#8
AI Agents

When OpenAI Needed an Agent Orchestrator, They Reached for Elixir

OpenAI published Symphony — a multi-agent coding orchestrator — as 96% Elixir. The README offers no justification. In 2026, that silence says something.

When OpenAI published Symphony in late February, the headline was the product: an agentic framework that watches a Linear issue tracker, spawns a Codex AI instance per ticket in an isolated workspace, monitors CI feedback, and delivers pull requests. Autonomous software development, productized.

The more interesting detail is what the 14,000-star repository is actually built in. Pull it up. The language breakdown: Elixir, 96.4%. 616,000 bytes of it.

This is worth sitting with. OpenAI — whose primary engineering stack is Python, whose public tooling ships in Python first, whose client libraries assume Python — built the reference implementation of their multi-agent coding orchestrator in Elixir. Specifically: Phoenix 1.8, Phoenix LiveView 1.1, Bandit as the HTTP server, Req for HTTP client work, Ecto for schema validation. They compiled it as an escript binary. They knew the ecosystem well enough to pick Req over the alternatives, to use Bandit — the modern Plug-compatible HTTP server that’s now Phoenix’s default — rather than something bespoke. The README doesn’t include a section called “Why Elixir.” There’s no justification. The code is just Elixir.

Symphony’s architecture is defined in a SPEC.md that describes seven components: Workflow Loader, Config Layer, Issue Tracker Client, Orchestrator, Workspace Manager, Agent Runner, and Status Surface. The Orchestrator is the core. It owns all system state in memory, creates per-issue isolated workspaces to prevent agents from interfering with each other, and monitors issue state so agents halt when a ticket closes or goes duplicate. No persistent database. State lives in BEAM processes. An optional observability dashboard — the --port flag — brings up a Phoenix LiveView view of all running agent sessions in real time. This is not an incidental architectural choice. It’s the whole point.

Here’s the thing about orchestrating AI coding agents: the technical problem is exactly the kind of problem OTP was built for. Each agent is a long-running, stateful process. Agents can fail, and the system should notice and recover. Multiple agents run concurrently, and their state must be isolated — a bug in one workspace should not bleed into another. The work is heterogeneous: some agents are waiting on CI, some are actively writing code, some have stalled on ambiguous specs. Supervision trees, process isolation, in-memory state owned by processes that die and restart cleanly — this maps directly. The BEAM’s model isn’t just an interesting choice for this problem. It’s close to the obvious one. What’s new in 2026 is that someone at a frontier AI lab reasoned through that mapping and reached the same conclusion.

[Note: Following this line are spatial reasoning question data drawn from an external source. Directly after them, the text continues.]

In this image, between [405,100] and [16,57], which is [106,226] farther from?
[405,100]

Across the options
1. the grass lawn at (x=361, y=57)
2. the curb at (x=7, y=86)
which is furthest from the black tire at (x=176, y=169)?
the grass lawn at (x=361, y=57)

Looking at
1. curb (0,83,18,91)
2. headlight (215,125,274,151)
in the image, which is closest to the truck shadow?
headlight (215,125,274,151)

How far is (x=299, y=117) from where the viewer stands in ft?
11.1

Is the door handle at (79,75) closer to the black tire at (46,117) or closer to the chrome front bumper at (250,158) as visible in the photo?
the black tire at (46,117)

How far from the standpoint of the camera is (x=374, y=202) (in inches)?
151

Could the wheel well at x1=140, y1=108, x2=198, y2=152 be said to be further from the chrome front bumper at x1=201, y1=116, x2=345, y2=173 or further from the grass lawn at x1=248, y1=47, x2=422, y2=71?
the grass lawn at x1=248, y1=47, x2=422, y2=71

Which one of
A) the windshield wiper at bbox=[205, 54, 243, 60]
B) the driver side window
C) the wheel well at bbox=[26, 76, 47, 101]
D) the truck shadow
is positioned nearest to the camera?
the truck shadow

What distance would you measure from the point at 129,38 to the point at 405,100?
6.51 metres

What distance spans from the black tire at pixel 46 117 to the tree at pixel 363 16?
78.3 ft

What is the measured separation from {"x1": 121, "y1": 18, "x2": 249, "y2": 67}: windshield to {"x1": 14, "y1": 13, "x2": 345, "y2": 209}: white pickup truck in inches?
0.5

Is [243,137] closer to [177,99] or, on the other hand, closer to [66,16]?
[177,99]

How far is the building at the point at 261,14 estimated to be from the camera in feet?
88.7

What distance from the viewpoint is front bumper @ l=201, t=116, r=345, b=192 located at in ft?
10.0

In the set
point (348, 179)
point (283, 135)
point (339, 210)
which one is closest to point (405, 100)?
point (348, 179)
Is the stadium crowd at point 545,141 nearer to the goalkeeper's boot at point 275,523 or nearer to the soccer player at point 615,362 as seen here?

In 2022, an Elixir choice at a company like OpenAI would have required a manifesto. A blog post, at minimum. “We picked Elixir because of the BEAM’s process model and fault tolerance. Here’s what that means.” In 2026, the code is self-explanatory enough that it doesn’t. The absence of justification is the justification.

There’s an honest caveat worth making. Symphony is labeled experimental — “prototype software intended for evaluation only,” in the README’s words. OpenAI’s production stack for agent workloads almost certainly lives in Python. This is a reference implementation, not a disclosure about how OpenAI runs its internal engineering. It’s meant to be a starting point that adopters harden for their own use. But starting points reveal what you reach for when you’re thinking, not performing. And what someone at OpenAI reached for, when building a system that manages many concurrent long-running AI processes, was Phoenix, OTP, and a supervision tree.

The question Symphony opens is worth watching: as AI coding agents become a standard part of software delivery — tools that run perpetually, manage their own state, spin up and down in response to ticket activity — what language properties actually matter? Raw throughput doesn’t. Low latency per request doesn’t. Concurrency model, fault tolerance, process isolation, observability at the process boundary: those do. The BEAM has had clear answers to all of those questions for thirty years. Symphony is evidence that those answers are now visible enough that someone reaching for a new problem sees Elixir first.

The repository is at github.com/openai/symphony. If you want to see what an idiomatic Phoenix 1.8 application looks like at the component boundary — how Orchestrators and Workspace Managers compose, how LiveView gets wired into a non-web-first application — it’s a useful read. Independent of who wrote it or why.